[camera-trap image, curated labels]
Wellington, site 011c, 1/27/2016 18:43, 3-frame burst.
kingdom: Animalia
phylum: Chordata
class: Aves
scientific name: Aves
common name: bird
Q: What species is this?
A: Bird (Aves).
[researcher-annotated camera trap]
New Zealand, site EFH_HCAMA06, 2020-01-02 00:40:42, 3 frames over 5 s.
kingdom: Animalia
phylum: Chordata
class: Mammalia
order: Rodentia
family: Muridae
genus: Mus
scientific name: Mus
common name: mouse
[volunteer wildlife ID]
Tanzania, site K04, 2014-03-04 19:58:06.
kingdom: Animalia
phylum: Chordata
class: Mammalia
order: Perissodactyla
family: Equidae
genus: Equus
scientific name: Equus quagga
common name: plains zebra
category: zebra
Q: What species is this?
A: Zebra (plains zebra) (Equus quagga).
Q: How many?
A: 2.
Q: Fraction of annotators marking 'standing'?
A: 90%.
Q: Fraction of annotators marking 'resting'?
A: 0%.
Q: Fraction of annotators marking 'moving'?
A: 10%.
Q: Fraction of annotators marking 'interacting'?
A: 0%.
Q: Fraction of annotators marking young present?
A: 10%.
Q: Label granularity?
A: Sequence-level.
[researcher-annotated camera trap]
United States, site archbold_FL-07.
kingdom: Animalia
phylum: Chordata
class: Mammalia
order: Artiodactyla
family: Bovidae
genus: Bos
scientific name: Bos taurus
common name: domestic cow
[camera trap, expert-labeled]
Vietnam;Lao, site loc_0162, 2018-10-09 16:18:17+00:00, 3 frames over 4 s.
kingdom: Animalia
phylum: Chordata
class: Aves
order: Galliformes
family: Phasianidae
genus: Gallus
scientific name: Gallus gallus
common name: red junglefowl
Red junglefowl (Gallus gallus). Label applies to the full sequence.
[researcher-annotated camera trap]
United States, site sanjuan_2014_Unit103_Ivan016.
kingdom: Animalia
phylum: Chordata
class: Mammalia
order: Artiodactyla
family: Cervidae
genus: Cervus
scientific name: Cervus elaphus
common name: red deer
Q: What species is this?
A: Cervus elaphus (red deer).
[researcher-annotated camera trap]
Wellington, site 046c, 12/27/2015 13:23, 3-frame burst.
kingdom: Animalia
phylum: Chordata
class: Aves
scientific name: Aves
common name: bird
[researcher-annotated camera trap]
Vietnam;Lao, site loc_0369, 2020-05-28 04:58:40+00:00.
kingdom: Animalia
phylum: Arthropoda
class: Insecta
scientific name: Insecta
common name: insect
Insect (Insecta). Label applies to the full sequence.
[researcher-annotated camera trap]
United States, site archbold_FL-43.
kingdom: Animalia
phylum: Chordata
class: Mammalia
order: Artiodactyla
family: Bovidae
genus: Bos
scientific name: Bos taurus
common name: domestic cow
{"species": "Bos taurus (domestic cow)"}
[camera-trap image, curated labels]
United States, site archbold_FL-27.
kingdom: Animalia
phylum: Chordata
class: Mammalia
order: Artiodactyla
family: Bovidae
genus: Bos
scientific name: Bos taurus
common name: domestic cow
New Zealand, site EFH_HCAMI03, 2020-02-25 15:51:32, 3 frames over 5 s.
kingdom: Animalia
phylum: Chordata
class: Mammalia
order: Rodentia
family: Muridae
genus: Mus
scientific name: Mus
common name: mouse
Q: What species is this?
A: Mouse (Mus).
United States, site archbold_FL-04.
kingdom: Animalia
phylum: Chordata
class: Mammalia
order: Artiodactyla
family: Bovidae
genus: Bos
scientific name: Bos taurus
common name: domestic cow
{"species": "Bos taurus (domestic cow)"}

■ THE PROBLEM
Go through the records above and copy each line exactly.

■ RESULT
[camera-trap image, curated labels]
Wellington, site 011c, 1/27/2016 18:43, 3-frame burst.
kingdom: Animalia
phylum: Chordata
class: Aves
scientific name: Aves
common name: bird
Q: What species is this?
A: Bird (Aves).
[researcher-annotated camera trap]
New Zealand, site EFH_HCAMA06, 2020-01-02 00:40:42, 3 frames over 5 s.
kingdom: Animalia
phylum: Chordata
class: Mammalia
order: Rodentia
family: Muridae
genus: Mus
scientific name: Mus
common name: mouse
[volunteer wildlife ID]
Tanzania, site K04, 2014-03-04 19:58:06.
kingdom: Animalia
phylum: Chordata
class: Mammalia
order: Perissodactyla
family: Equidae
genus: Equus
scientific name: Equus quagga
common name: plains zebra
category: zebra
Q: What species is this?
A: Zebra (plains zebra) (Equus quagga).
Q: How many?
A: 2.
Q: Fraction of annotators marking 'standing'?
A: 90%.
Q: Fraction of annotators marking 'resting'?
A: 0%.
Q: Fraction of annotators marking 'moving'?
A: 10%.
Q: Fraction of annotators marking 'interacting'?
A: 0%.
Q: Fraction of annotators marking young present?
A: 10%.
Q: Label granularity?
A: Sequence-level.
[researcher-annotated camera trap]
United States, site archbold_FL-07.
kingdom: Animalia
phylum: Chordata
class: Mammalia
order: Artiodactyla
family: Bovidae
genus: Bos
scientific name: Bos taurus
common name: domestic cow
[camera trap, expert-labeled]
Vietnam;Lao, site loc_0162, 2018-10-09 16:18:17+00:00, 3 frames over 4 s.
kingdom: Animalia
phylum: Chordata
class: Aves
order: Galliformes
family: Phasianidae
genus: Gallus
scientific name: Gallus gallus
common name: red junglefowl
Red junglefowl (Gallus gallus). Label applies to the full sequence.
[researcher-annotated camera trap]
United States, site sanjuan_2014_Unit103_Ivan016.
kingdom: Animalia
phylum: Chordata
class: Mammalia
order: Artiodactyla
family: Cervidae
genus: Cervus
scientific name: Cervus elaphus
common name: red deer
Q: What species is this?
A: Cervus elaphus (red deer).
[researcher-annotated camera trap]
Wellington, site 046c, 12/27/2015 13:23, 3-frame burst.
kingdom: Animalia
phylum: Chordata
class: Aves
scientific name: Aves
common name: bird
[researcher-annotated camera trap]
Vietnam;Lao, site loc_0369, 2020-05-28 04:58:40+00:00.
kingdom: Animalia
phylum: Arthropoda
class: Insecta
scientific name: Insecta
common name: insect
Insect (Insecta). Label applies to the full sequence.
[researcher-annotated camera trap]
United States, site archbold_FL-43.
kingdom: Animalia
phylum: Chordata
class: Mammalia
order: Artiodactyla
family: Bovidae
genus: Bos
scientific name: Bos taurus
common name: domestic cow
{"species": "Bos taurus (domestic cow)"}
[camera-trap image, curated labels]
United States, site archbold_FL-27.
kingdom: Animalia
phylum: Chordata
class: Mammalia
order: Artiodactyla
family: Bovidae
genus: Bos
scientific name: Bos taurus
common name: domestic cow
New Zealand, site EFH_HCAMI03, 2020-02-25 15:51:32, 3 frames over 5 s.
kingdom: Animalia
phylum: Chordata
class: Mammalia
order: Rodentia
family: Muridae
genus: Mus
scientific name: Mus
common name: mouse
Q: What species is this?
A: Mouse (Mus).
United States, site archbold_FL-04.
kingdom: Animalia
phylum: Chordata
class: Mammalia
order: Artiodactyla
family: Bovidae
genus: Bos
scientific name: Bos taurus
common name: domestic cow
{"species": "Bos taurus (domestic cow)"}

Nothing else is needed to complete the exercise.